Xon was a smaller planet than the world the Kaalites had inhabited since achieving sentience. It circled the yellow star known to Terrans as Kappa Ceti, whose coronal mass ejections had been tamed centuries earlier by some advanced race that had then inexplicably moved on. Xon was in a tighter orbit than Lanta, a small, hot world, swampy, with a thick smoggy atmosphere beset with swarms of stinging insects. No moons lit the night sky, so Xon's shallow seas had only lethargic solar tides. Moreover, the world was well on its way to becoming gravitationally locked to its primary, and the days had lengthened measurably in the time the Kaalites had emigrated. An unpleasant place; still, their advanced technology had made life there comfortably, if foreign. Perhaps after several hundred orbits they would think of this place as home, but Ariel doubted that. There was still enough human tucked away in her to resent their expulsion from Lanta.

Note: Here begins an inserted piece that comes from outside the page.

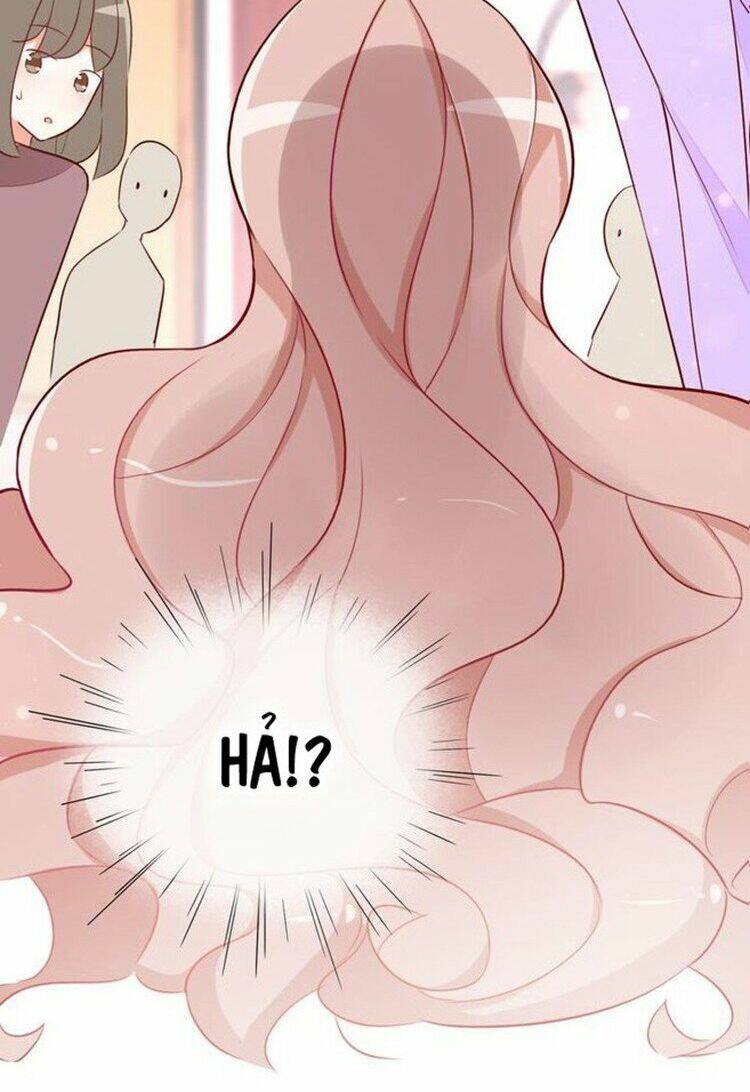 Cẩm Nang Tấn Công Tra Nam: Chapter 7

Once, Ariel had taken a small craft across space to spy on the invaders of their homeworld. The Kaalysti were an old space-faring race but had little inclination to travel; that tendency did not diminish the sophistication of their vessels. Ariel could cover the distance six plus light year distance between Xon and Lanta in a few relativistic shiptime months, and once there she was there she could observe the marauders without being detected. As Ariel spied she repeatedly unsheathed and retracted the claws on her feet, a sign of frustration at her people's refugee status. It was a deeply-rooted human reaction to atrocity bubbling to the surface as a Kaalite gesture.

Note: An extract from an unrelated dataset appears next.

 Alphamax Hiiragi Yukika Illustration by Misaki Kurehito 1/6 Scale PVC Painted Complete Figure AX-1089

Vincent Fitzroy had once been the Prelate for Reverend Pater Diego de Velazquez , spiritual and lawful ruler of the Church of the New Life, the global religion that proclaimed that extraterrestrial life was nearer the Divine than humanity. Unopposed, it had swept the entire population of Earth (and ultimately the Solar System) into its gaping maw and then looked outward. As captain of the Arc, the moon-sized pilgrim ship sent to Grace (Lanta), Fitzroy had been sent to worship at the feet of the Kaalysti, but under his command the mission turned from one of worship into one of conquest. Only some lingering doubts saved the Kaalysti from genocidal extermination, and if Fitzroy had had the technology he would have pursued them to Xon to finish them off.

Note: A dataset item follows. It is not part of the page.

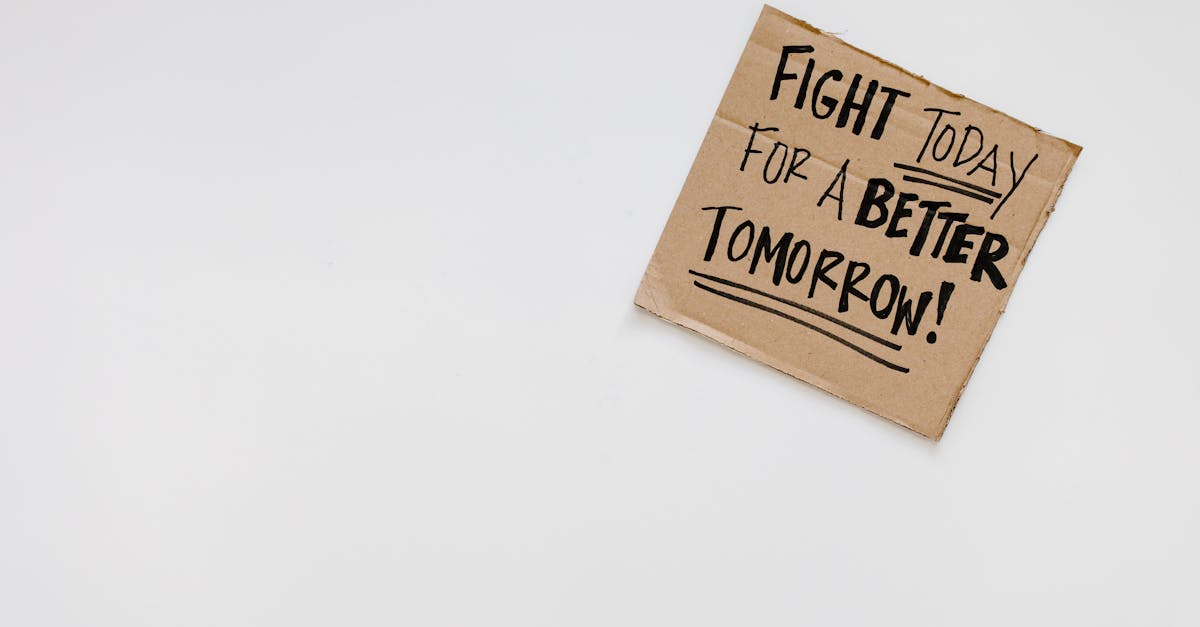 découvrez des conseils et stratégies pour le développement personnel afin d'améliorer votre bien-être, vos compétences et votre qualité de vie.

Ariel had been one of those Pilgrims, her transformation sanctioned by the Reverend Pater for the purpose of understanding the Most Holy Kaalysti. But as she came to comprehend the extent of Fitzroy's brutality and violence, she abandoned her human allegiance and sought sanctuary with her new adopted siblings in Lair-house Moraine. It was above that community that she hovered in geostationary orbit, watching from afar the Pilgrims and their descendants pillage what they couldn't possibly fathom. Ariel wished she could interdict the plundering, but her ship was unarmed, as were all Kaalite ships, as were all civilized ships in the galactic community. Revenge was not an instinct she retained from her human days, more of a childhood memory, but it gnawed at her. However, there was nothing she could do, not by herself, and after a few days of tortuous observation she returned to Xon.

Lree waited the thirteen years real time for Ariel's return with the patience that defined the Kaalysti. Their thirty years of commitment to each other and their long lifespans made the separation practically inconsequential. Practically. Her excursion was something she had to do, he understood, and she would be bringing back interesting information. But the debriefing could wait; they were paired, and their fondness for each other only grew during her absence. The Kaalysti are a race devoted to subtlety and nuance, and the couple had more than a dozen years of nuance to catch up on.